Segundo Freitas do Amaral “a "delegação de poderes" (ou "delegação de competência") é o acto pelo qual um órgão da administração, normalmente competente para decidir em determinada matéria, permite, de acordo com a lei, que outro órgão ou agente pratiquem actos administrativos sobre a mesma matéria”.
Ainda segundo o mesmo autor, são três os requisitos da delegação de poderes:
«a) Em primeiro lugar, é necessário uma lei que preveja expressamente a faculdade de um órgão delegar poderes noutro: é a chamada lei de habilitação.
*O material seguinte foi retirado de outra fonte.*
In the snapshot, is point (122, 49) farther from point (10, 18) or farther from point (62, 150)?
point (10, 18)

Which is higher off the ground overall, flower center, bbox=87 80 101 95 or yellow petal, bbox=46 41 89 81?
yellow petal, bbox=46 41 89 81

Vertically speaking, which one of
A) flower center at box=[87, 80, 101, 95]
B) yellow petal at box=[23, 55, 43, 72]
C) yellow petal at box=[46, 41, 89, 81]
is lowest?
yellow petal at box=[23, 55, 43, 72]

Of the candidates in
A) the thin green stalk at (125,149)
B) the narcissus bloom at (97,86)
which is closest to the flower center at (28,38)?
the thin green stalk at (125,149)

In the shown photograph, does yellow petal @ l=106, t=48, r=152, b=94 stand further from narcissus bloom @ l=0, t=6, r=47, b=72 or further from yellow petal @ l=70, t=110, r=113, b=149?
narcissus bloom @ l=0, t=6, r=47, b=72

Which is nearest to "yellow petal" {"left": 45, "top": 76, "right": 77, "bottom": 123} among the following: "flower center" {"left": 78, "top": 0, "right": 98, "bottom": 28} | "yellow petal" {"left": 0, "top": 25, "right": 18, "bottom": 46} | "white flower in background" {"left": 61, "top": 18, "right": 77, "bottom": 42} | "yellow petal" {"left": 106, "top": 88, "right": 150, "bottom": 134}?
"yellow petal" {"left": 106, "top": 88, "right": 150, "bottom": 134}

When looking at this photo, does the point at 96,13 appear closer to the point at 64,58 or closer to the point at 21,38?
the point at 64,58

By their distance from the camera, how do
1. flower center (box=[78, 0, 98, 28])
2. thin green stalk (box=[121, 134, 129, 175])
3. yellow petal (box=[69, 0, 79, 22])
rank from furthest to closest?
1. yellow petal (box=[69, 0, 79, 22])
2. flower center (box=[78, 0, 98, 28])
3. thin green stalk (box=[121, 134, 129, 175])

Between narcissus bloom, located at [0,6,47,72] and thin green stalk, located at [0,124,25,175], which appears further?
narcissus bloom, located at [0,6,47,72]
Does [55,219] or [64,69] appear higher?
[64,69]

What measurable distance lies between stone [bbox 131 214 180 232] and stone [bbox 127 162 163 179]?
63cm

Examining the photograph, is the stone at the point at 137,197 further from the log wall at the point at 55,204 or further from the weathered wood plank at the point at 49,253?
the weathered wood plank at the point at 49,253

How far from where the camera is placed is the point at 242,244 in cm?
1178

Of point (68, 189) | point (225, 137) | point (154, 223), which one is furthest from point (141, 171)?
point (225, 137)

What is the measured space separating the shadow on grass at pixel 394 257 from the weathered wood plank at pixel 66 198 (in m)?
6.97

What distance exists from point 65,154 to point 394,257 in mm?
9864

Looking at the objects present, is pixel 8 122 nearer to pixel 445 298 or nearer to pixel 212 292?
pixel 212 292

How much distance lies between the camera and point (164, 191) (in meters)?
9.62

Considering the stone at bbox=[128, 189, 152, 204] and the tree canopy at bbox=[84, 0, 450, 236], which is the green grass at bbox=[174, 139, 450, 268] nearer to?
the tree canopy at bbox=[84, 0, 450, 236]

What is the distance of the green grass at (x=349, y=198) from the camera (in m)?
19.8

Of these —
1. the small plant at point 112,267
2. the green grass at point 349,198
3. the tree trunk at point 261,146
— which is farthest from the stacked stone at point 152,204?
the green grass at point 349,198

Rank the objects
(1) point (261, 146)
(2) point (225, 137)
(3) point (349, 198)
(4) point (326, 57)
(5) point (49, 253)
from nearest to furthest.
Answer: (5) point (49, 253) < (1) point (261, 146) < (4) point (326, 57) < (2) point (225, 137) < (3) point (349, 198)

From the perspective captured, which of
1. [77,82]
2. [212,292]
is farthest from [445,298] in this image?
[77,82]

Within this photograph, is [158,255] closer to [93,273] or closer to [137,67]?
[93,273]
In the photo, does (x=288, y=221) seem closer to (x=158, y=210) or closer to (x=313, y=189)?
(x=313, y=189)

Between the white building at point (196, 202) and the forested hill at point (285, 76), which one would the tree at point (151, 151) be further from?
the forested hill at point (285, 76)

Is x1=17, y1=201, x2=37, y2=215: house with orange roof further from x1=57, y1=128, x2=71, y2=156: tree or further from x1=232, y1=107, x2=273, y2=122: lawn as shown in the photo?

«Porque a competência é irrenunciável e inalienável, só pode haver delegação de poderes com base na lei: por isso, a própria Constituição declara que nenhum "órgão de soberania, de região autónoma ou de poder local pode delegar os seus poderes noutros órgãos, a não ser nos casos e nos termos expressamente previstos na Constituição e na lei" (CRP, art. 114°, n.º 2). Mas o artigo 29° do Código do Procedimento Administrativo acentua bem que os princípios da irrenunciabilidade e da inalienabilidade da competência não impedem a figura da delegação de poderes (n.ºs 1 e 2);
b) Em segundo lugar, é necessária a existência de dois órgãos, ou de um órgão e um agente, da mesma pessoa colectiva pública, ou de dois órgãos de pessoas colectivas públicas distintas, dos quais um seja o órgão normalmente competente (o delegante) e outro, o órgão eventualmente competente (o delegado);
c) por último, é necessária a prática do acto de delegação propriamente dito, isto é, o acto pelo qual o delegante concretiza a delegação dos seus poderes no delegado, permitindo-lhe a prática de certos actos na matéria sobre a qual é normalmente competente» (Curso de Direito Administrativo, vol. 1, 2ª ed., Coimbra, 2003, págs. 661-664. No mesmo sentido, cfr., v.g. os Acs do STA de 10-10-2000, proc.º n.º 045589, rel. Pires Esteves e de 22-09-1998, proc.º n.º 043105, rel. Pires Esteves, ambos in www.dgsi.pt. Sobre o instituto da delegação de poderes é já muito vasta a bibliografia disponível, como pode ver-se em António Furtado dos Santos, “Acto administrativo” do Dicionário jurídico da Administração, vol. I, Lisboa, 2ªed., 1990, págs. 136-138, e Esteves de Oliveira, Direito Administrativo, vol. I, Coimbra, 1980, págs. 268-278, Paulo Otero, A competência delegada no direito administrativo português: conceito, natureza e regime, Lisboa, 1987, João Caupers, Direito Administrativo, Lisboa, 1995, págs. 74-81, Marcelo Rebelo de Sousa, Lições de Direito Administrativo, vol. I, Lisboa, 1999, págs. 193- 210).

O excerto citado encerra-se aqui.